# What the exercise asks
The material below should be written out in full and exactly; pictures stay out of the copy.

# Available data
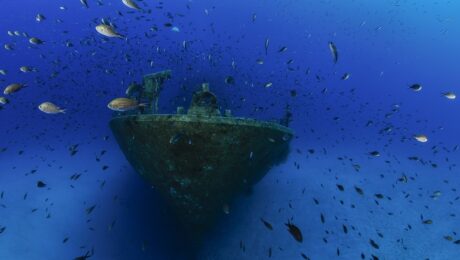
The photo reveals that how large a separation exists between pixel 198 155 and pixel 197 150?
0.18m

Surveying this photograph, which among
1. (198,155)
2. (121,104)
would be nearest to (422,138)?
(198,155)

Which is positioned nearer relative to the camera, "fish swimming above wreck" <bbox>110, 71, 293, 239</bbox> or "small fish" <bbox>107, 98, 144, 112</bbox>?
"small fish" <bbox>107, 98, 144, 112</bbox>

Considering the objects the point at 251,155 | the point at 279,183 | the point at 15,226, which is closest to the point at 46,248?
the point at 15,226

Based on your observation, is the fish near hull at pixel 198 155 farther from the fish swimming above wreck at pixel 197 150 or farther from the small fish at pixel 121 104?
the small fish at pixel 121 104

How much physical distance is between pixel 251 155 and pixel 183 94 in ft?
36.2

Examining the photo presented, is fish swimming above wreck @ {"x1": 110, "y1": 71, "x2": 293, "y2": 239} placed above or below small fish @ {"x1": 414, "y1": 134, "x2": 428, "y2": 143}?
above

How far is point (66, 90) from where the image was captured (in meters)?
27.2

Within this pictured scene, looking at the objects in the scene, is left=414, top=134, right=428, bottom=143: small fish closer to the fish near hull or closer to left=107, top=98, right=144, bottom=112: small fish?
the fish near hull

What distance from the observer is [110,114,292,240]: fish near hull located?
333 inches

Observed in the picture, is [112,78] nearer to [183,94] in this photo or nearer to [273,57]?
[183,94]

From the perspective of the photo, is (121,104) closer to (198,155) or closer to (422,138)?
(198,155)

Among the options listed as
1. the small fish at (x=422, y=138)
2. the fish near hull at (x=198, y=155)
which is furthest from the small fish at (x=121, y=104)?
the small fish at (x=422, y=138)

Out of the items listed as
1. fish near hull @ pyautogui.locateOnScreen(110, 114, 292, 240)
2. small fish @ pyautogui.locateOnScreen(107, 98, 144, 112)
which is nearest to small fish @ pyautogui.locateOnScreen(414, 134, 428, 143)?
fish near hull @ pyautogui.locateOnScreen(110, 114, 292, 240)

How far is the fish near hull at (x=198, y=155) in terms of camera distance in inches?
333
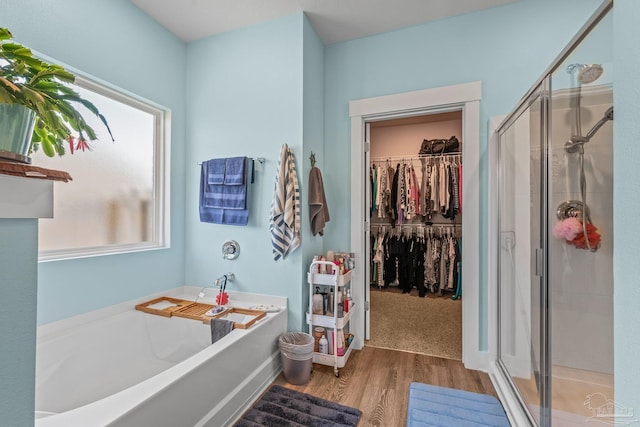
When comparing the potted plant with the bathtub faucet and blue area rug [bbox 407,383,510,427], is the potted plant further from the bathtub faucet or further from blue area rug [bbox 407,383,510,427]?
blue area rug [bbox 407,383,510,427]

# Problem solution
The photo reveals that how large a separation exists between pixel 198 155 and pixel 197 150?
0.18m

Surveying this photograph, which among
1. (198,155)
2. (121,104)
would be nearest to (422,138)?
(198,155)

Which is positioned nearer relative to the camera, "fish swimming above wreck" <bbox>110, 71, 293, 239</bbox> or "small fish" <bbox>107, 98, 144, 112</bbox>?
"small fish" <bbox>107, 98, 144, 112</bbox>

Considering the objects the point at 251,155 | the point at 279,183 | the point at 15,226, which is closest to the point at 46,248?
the point at 15,226

Based on your observation, is the fish near hull at pixel 198 155 farther from the fish swimming above wreck at pixel 197 150 or farther from the small fish at pixel 121 104?
the small fish at pixel 121 104

How much physical distance is between pixel 251 155 and pixel 183 94 in ft?
36.2

Examining the photo presented, is fish swimming above wreck @ {"x1": 110, "y1": 71, "x2": 293, "y2": 239} placed above or below small fish @ {"x1": 414, "y1": 134, "x2": 428, "y2": 143}?
above

How far is point (66, 90) from where the image was captured (in meters)?
27.2

Within this pictured scene, looking at the objects in the scene, is left=414, top=134, right=428, bottom=143: small fish closer to the fish near hull or closer to left=107, top=98, right=144, bottom=112: small fish?
the fish near hull

What distance from the observer is [110,114,292,240]: fish near hull located?
333 inches

Observed in the picture, is [112,78] nearer to [183,94] in this photo or nearer to [273,57]?
[183,94]

From the perspective of the photo, is (121,104) closer to (198,155) or closer to (422,138)?
(198,155)

Among the options listed as
1. the small fish at (x=422, y=138)
2. the fish near hull at (x=198, y=155)
which is furthest from the small fish at (x=121, y=104)?
the small fish at (x=422, y=138)

Out of the items listed as
1. fish near hull @ pyautogui.locateOnScreen(110, 114, 292, 240)
2. small fish @ pyautogui.locateOnScreen(107, 98, 144, 112)
which is nearest to small fish @ pyautogui.locateOnScreen(414, 134, 428, 143)?
fish near hull @ pyautogui.locateOnScreen(110, 114, 292, 240)

How far is the fish near hull at (x=198, y=155) in terms of camera distance in inches?
333
When comparing the potted plant with the bathtub faucet and blue area rug [bbox 407,383,510,427], is the potted plant further from the bathtub faucet or further from blue area rug [bbox 407,383,510,427]?
blue area rug [bbox 407,383,510,427]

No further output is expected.